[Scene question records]
________________

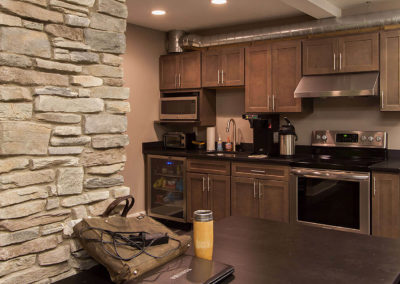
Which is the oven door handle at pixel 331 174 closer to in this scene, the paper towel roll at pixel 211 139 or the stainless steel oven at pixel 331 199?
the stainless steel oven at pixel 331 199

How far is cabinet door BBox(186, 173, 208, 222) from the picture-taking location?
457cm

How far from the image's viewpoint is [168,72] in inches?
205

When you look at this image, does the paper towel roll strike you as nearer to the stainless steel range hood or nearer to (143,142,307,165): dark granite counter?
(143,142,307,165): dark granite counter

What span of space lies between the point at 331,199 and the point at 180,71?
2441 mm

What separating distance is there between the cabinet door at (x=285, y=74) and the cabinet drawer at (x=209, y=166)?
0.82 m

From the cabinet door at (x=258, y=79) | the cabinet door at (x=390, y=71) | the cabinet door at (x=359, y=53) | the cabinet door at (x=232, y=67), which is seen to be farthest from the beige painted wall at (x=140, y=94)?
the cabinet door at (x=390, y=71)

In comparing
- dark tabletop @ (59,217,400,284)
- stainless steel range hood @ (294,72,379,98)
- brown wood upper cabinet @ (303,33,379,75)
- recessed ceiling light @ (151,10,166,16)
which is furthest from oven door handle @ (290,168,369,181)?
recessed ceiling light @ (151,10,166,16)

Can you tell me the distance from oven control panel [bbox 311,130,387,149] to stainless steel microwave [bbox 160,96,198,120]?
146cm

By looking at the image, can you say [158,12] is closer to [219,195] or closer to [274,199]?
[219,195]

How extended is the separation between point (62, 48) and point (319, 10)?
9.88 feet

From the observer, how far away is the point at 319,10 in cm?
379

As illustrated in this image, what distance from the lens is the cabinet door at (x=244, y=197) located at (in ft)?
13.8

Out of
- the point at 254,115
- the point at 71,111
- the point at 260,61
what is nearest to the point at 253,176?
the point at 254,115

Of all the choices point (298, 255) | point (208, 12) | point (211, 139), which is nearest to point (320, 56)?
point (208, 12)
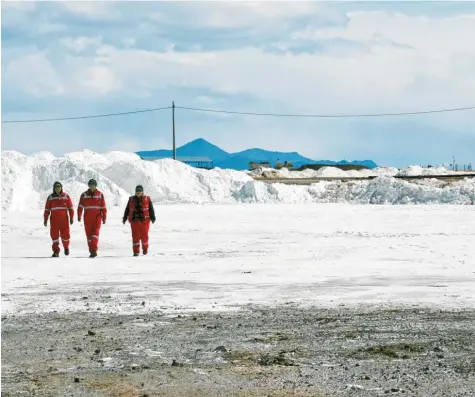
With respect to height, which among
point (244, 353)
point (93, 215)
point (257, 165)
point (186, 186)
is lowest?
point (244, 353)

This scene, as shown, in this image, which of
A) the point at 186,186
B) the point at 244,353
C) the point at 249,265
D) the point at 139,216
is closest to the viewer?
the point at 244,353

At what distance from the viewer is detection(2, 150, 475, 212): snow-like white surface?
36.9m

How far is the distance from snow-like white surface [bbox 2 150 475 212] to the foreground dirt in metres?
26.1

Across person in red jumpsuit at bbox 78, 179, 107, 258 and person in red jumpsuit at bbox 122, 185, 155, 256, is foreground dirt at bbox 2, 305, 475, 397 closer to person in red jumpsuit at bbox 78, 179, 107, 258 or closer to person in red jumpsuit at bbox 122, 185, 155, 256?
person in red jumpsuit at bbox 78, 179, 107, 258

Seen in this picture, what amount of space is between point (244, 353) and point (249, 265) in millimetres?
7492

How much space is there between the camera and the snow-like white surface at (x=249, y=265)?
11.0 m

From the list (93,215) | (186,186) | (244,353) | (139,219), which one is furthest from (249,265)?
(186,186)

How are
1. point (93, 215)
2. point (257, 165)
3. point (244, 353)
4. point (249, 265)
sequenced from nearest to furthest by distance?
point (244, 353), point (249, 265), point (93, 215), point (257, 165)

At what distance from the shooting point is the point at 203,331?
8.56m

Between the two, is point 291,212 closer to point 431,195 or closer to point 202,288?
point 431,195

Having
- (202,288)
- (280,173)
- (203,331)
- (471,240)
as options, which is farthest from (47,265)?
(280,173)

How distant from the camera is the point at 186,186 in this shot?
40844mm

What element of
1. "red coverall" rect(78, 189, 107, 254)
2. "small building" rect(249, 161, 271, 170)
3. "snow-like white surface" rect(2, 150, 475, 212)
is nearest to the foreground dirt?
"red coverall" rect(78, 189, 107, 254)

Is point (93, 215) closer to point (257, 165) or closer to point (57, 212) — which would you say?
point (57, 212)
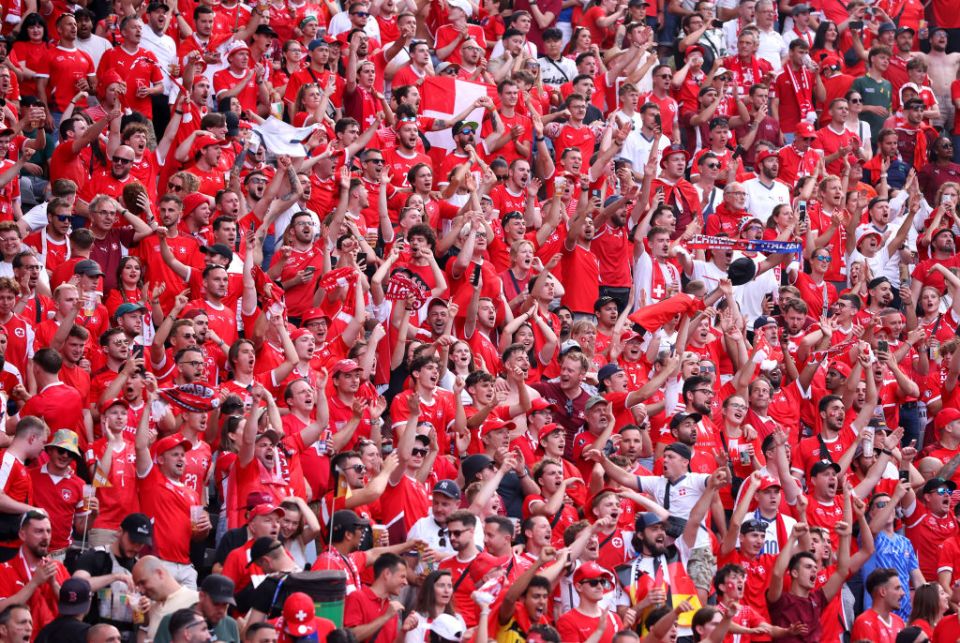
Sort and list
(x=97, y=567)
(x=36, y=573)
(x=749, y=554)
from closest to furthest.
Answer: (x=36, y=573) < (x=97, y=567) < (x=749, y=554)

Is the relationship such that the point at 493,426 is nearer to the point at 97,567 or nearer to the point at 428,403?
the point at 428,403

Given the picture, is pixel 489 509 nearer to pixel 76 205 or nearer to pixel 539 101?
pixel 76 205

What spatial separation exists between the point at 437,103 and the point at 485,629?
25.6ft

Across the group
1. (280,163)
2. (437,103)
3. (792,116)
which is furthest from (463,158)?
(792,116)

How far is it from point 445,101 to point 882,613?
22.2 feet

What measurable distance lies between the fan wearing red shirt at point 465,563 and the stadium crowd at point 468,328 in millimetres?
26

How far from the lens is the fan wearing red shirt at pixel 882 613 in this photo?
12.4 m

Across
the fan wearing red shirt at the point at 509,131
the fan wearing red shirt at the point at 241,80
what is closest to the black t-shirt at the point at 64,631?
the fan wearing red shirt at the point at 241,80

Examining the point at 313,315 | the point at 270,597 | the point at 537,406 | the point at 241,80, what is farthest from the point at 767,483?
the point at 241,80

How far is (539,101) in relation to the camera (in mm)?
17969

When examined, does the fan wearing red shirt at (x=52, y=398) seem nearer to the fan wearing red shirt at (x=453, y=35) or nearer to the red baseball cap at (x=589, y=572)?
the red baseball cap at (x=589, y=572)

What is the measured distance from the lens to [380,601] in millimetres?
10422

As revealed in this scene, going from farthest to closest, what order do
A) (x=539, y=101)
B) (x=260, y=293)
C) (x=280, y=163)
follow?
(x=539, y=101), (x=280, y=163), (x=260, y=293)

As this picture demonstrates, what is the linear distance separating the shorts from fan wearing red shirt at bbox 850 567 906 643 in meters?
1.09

________________

Reproduce every line of the material precisely, omitting its pictures.

**ANSWER TO THE TASK**
Which is the oven door handle at pixel 331 174 closer to in this scene, the paper towel roll at pixel 211 139 or the stainless steel oven at pixel 331 199?
the stainless steel oven at pixel 331 199

How far is cabinet door BBox(186, 173, 208, 222) from the picture-taking location?
457cm

How far from the image's viewpoint is [168,72] in inches?
205

When you look at this image, does the paper towel roll strike you as nearer to the stainless steel range hood or nearer to (143,142,307,165): dark granite counter?
(143,142,307,165): dark granite counter

What span of space lies between the point at 331,199 and the point at 180,71?
2441 mm

What separating distance is there between the cabinet door at (x=285, y=74) and the cabinet drawer at (x=209, y=166)?
0.82 m

From the cabinet door at (x=258, y=79) | the cabinet door at (x=390, y=71) | the cabinet door at (x=359, y=53) | the cabinet door at (x=232, y=67), which is seen to be farthest from the beige painted wall at (x=140, y=94)?
the cabinet door at (x=390, y=71)

In comparing
- dark tabletop @ (59,217,400,284)
- stainless steel range hood @ (294,72,379,98)
- brown wood upper cabinet @ (303,33,379,75)
- recessed ceiling light @ (151,10,166,16)
which is furthest from oven door handle @ (290,168,369,181)?
recessed ceiling light @ (151,10,166,16)

Can you tell me the distance from oven control panel [bbox 311,130,387,149] to stainless steel microwave [bbox 160,96,198,120]?
146cm

By looking at the image, can you say [158,12] is closer to [219,195] or closer to [274,199]?
[219,195]

How extended is the separation between point (62, 48) and point (319, 10)?
9.88 feet

From the observer, how far away is the point at 319,10 in cm?
379

As illustrated in this image, what distance from the lens is the cabinet door at (x=244, y=197) located at (in ft)?
13.8

Out of
- the point at 254,115
- the point at 71,111
- the point at 260,61
what is nearest to the point at 253,176?
the point at 254,115

Of all the choices point (298, 255) | point (208, 12) | point (211, 139), which is nearest to point (320, 56)?
point (208, 12)
With respect to height, which among
point (244, 353)
point (93, 215)
point (257, 165)
point (186, 186)
is lowest?
point (244, 353)

This scene, as shown, in this image, which of
A) the point at 186,186
B) the point at 244,353
C) the point at 249,265
D) the point at 139,216
is closest to the viewer?
the point at 244,353

At what distance from the viewer is detection(2, 150, 475, 212): snow-like white surface?
36.9m

How far is the distance from snow-like white surface [bbox 2 150 475 212] to the foreground dirt in metres?
26.1

Across person in red jumpsuit at bbox 78, 179, 107, 258 and person in red jumpsuit at bbox 122, 185, 155, 256, is foreground dirt at bbox 2, 305, 475, 397 closer to person in red jumpsuit at bbox 78, 179, 107, 258 or closer to person in red jumpsuit at bbox 122, 185, 155, 256?
person in red jumpsuit at bbox 78, 179, 107, 258

Seen in this picture, what amount of space is between point (244, 353) and point (249, 265) in millimetres?
7492

How much space is there between the camera and the snow-like white surface at (x=249, y=265)?
11.0 m

From the list (93,215) | (186,186) | (244,353) | (139,219), which one is furthest from (249,265)?
(186,186)

How are
1. point (93, 215)
2. point (257, 165)
3. point (244, 353)
4. point (249, 265)
sequenced from nearest to furthest by distance?
point (244, 353), point (249, 265), point (93, 215), point (257, 165)

At what distance from the shooting point is the point at 203,331?
8.56m

Between the two, is point 291,212 closer to point 431,195 or closer to point 202,288?
point 431,195

Having
- (202,288)
- (280,173)
- (203,331)
- (471,240)
as options, which is farthest from (47,265)?
(280,173)

How distant from the camera is the point at 186,186 in this shot?
40844mm

What element of
1. "red coverall" rect(78, 189, 107, 254)
2. "small building" rect(249, 161, 271, 170)
3. "snow-like white surface" rect(2, 150, 475, 212)
is nearest to the foreground dirt?
"red coverall" rect(78, 189, 107, 254)

Is point (93, 215) closer to point (257, 165) or closer to point (57, 212) — which would you say?
point (57, 212)
Sort and list
(x=97, y=567)
(x=36, y=573)
(x=749, y=554)
from closest to furthest.
Answer: (x=36, y=573) < (x=97, y=567) < (x=749, y=554)

Is the relationship such that the point at 493,426 is nearer to the point at 97,567 or nearer to the point at 428,403?
the point at 428,403

Given the picture, is pixel 489 509 nearer to pixel 76 205 or nearer to pixel 539 101?
pixel 76 205

What spatial separation exists between the point at 437,103 and the point at 485,629?
25.6ft

Across the group
1. (280,163)
2. (437,103)
3. (792,116)
which is furthest from (463,158)?
(792,116)

How far is it from point 445,101 to point 882,613?
22.2 feet

What measurable distance lies between the fan wearing red shirt at point 465,563 and the stadium crowd at point 468,328 in millimetres?
26

How far from the lens is the fan wearing red shirt at pixel 882 613 in this photo?
12.4 m

Across
the fan wearing red shirt at the point at 509,131
the fan wearing red shirt at the point at 241,80
what is closest to the black t-shirt at the point at 64,631?
the fan wearing red shirt at the point at 241,80

Examining the point at 313,315 | the point at 270,597 | the point at 537,406 | the point at 241,80, what is farthest from the point at 767,483?
the point at 241,80

How far is (539,101) in relation to the camera (in mm)?
17969

When examined, does the fan wearing red shirt at (x=52, y=398) seem nearer to the fan wearing red shirt at (x=453, y=35) or nearer to the red baseball cap at (x=589, y=572)?
the red baseball cap at (x=589, y=572)

What is the measured distance from the lens to [380,601] in millimetres?
10422

As revealed in this scene, going from farthest to closest, what order do
A) (x=539, y=101)
B) (x=260, y=293)
C) (x=280, y=163)
follow?
(x=539, y=101), (x=280, y=163), (x=260, y=293)

As this picture demonstrates, what is the linear distance separating the shorts from fan wearing red shirt at bbox 850 567 906 643 in meters?
1.09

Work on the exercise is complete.